Starting at the line that contains "What is the right order for", copy out every line to the end of the records without changing anything, and include both the first and last lines. Leave the pictures out.

** BEGIN INPUT **

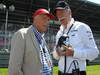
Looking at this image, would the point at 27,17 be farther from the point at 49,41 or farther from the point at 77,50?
the point at 77,50

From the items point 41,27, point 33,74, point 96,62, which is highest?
point 41,27

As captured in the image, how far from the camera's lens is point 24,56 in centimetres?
301

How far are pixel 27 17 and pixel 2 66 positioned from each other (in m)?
16.4

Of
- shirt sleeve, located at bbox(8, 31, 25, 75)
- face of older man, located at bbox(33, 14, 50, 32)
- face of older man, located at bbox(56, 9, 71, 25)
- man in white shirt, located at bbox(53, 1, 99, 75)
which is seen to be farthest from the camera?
face of older man, located at bbox(56, 9, 71, 25)

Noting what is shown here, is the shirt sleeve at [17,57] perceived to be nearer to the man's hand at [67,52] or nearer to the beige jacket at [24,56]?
the beige jacket at [24,56]

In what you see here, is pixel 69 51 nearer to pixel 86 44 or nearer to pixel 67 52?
pixel 67 52

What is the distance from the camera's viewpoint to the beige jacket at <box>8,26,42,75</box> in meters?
2.96

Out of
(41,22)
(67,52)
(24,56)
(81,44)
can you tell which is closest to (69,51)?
(67,52)

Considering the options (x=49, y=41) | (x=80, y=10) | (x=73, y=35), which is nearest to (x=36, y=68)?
(x=73, y=35)

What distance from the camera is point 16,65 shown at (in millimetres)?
2939

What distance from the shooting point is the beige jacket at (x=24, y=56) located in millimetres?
2957

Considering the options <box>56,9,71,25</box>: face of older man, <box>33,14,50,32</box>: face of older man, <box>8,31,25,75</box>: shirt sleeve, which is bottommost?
<box>8,31,25,75</box>: shirt sleeve

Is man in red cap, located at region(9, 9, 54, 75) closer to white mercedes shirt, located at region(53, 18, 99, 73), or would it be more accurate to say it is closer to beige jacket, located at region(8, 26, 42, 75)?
beige jacket, located at region(8, 26, 42, 75)

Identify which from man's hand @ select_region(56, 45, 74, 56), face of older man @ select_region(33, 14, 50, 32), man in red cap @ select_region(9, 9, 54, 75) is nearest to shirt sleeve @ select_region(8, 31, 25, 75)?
man in red cap @ select_region(9, 9, 54, 75)
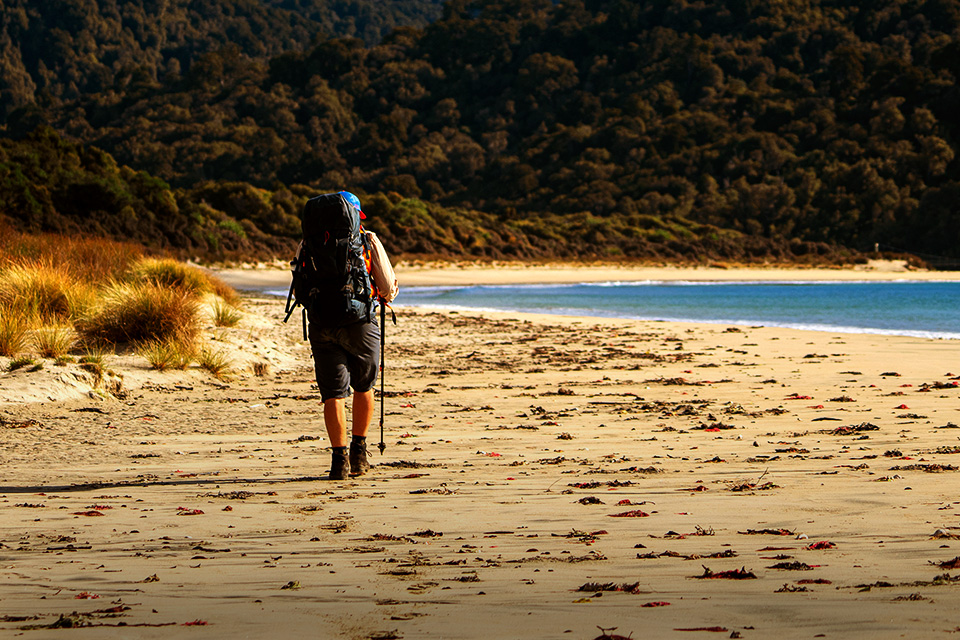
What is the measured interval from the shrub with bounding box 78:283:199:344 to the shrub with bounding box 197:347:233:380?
34 centimetres

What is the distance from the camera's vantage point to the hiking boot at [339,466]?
586 centimetres

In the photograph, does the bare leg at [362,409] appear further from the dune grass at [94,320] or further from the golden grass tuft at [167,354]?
the golden grass tuft at [167,354]

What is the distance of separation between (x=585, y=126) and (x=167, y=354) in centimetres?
10966

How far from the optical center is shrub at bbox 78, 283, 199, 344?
431 inches

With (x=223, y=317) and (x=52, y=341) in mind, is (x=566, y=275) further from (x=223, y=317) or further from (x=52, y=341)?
(x=52, y=341)

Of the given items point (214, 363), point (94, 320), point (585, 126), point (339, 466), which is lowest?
point (339, 466)

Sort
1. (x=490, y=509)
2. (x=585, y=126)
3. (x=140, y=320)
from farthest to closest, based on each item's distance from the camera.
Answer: (x=585, y=126) → (x=140, y=320) → (x=490, y=509)

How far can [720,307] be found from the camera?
95.0ft

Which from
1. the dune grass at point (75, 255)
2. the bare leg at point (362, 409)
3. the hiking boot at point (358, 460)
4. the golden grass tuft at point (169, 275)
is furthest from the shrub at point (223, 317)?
the hiking boot at point (358, 460)

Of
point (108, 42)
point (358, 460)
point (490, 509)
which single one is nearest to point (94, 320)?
point (358, 460)

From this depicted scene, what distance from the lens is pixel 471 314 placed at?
22.7 metres

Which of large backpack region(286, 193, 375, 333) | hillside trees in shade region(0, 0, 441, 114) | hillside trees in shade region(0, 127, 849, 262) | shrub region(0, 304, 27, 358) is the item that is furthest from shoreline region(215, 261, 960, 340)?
hillside trees in shade region(0, 0, 441, 114)

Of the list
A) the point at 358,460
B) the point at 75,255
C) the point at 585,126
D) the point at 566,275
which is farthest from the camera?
the point at 585,126

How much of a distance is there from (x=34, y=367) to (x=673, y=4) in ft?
434
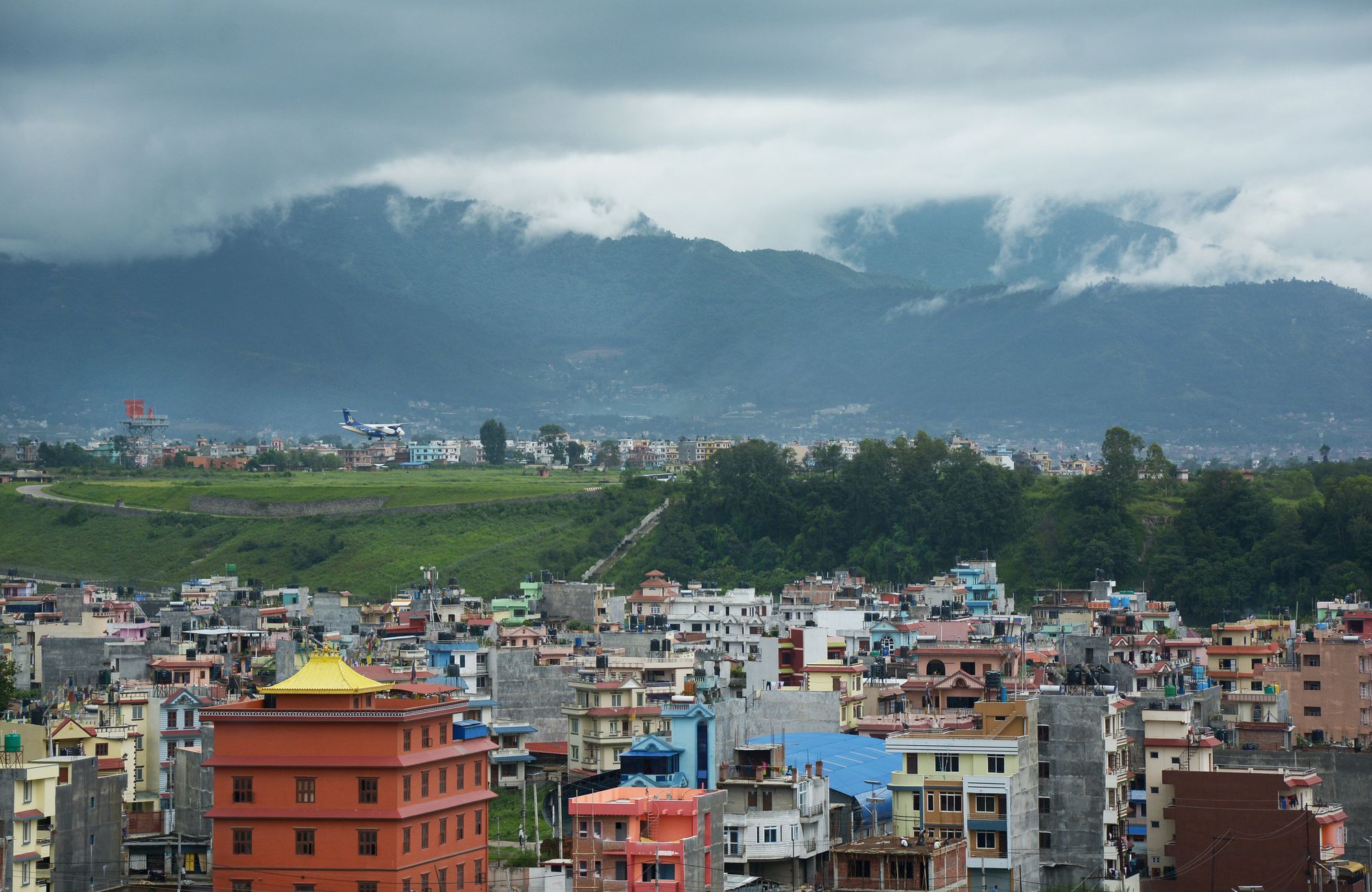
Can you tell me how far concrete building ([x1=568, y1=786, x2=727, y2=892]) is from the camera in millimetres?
28531

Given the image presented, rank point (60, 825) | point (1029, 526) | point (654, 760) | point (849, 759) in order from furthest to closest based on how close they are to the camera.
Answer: point (1029, 526), point (849, 759), point (654, 760), point (60, 825)

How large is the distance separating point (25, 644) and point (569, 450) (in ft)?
307

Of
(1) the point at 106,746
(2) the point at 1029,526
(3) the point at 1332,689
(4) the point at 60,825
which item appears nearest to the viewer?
(4) the point at 60,825

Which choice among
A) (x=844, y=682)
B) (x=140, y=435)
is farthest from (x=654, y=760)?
(x=140, y=435)

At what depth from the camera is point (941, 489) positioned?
94.0 metres

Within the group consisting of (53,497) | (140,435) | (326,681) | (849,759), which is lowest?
(849,759)

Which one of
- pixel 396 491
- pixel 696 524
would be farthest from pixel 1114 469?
pixel 396 491

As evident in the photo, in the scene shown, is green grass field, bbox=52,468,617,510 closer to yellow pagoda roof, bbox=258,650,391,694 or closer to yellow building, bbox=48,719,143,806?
yellow building, bbox=48,719,143,806

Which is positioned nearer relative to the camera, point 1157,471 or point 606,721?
point 606,721

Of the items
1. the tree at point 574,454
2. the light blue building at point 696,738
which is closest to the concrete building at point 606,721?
the light blue building at point 696,738

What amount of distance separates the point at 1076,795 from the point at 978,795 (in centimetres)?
239

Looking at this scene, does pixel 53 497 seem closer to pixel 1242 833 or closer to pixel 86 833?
pixel 86 833

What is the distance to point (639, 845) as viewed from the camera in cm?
2855

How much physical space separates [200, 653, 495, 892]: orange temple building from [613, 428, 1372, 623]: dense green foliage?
52.6 metres
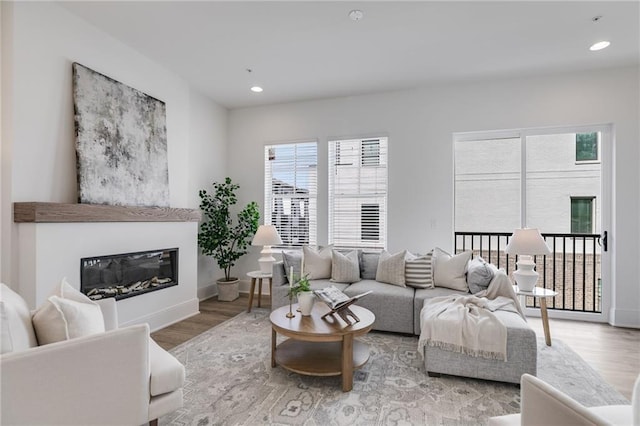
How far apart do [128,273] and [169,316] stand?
2.43 feet

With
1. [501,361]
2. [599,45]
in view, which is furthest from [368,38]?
[501,361]

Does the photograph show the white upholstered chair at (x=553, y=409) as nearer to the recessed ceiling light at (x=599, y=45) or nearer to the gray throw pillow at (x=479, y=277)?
the gray throw pillow at (x=479, y=277)

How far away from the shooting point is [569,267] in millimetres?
4004

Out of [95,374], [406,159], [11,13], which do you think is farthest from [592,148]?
[11,13]

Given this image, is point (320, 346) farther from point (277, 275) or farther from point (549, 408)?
point (549, 408)

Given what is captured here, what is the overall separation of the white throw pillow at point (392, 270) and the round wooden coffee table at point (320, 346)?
990mm

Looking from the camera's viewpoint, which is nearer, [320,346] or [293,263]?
[320,346]

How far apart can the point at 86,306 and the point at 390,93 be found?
4.16 meters

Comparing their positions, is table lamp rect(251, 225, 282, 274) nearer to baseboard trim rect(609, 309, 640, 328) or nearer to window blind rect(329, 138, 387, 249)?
window blind rect(329, 138, 387, 249)

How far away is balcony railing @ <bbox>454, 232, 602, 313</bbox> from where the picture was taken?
12.6ft

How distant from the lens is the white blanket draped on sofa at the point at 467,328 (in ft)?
7.43

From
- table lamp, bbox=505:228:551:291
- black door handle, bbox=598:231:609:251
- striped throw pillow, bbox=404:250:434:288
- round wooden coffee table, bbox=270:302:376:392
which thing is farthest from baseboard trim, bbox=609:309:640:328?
round wooden coffee table, bbox=270:302:376:392

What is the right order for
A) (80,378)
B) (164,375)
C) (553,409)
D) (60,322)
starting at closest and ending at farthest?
(553,409) < (80,378) < (60,322) < (164,375)

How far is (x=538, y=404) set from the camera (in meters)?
1.01
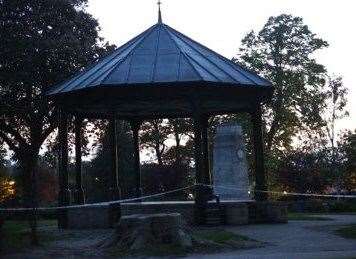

** END INPUT **

**RESPONSE BELOW**:
What is the right order for
A) (80,378)
B) (164,375)
C) (553,409)
D) (60,322)
starting at closest and ending at farthest?
(553,409) < (80,378) < (60,322) < (164,375)

How far is (x=538, y=404) set from the camera (in meters)?
1.01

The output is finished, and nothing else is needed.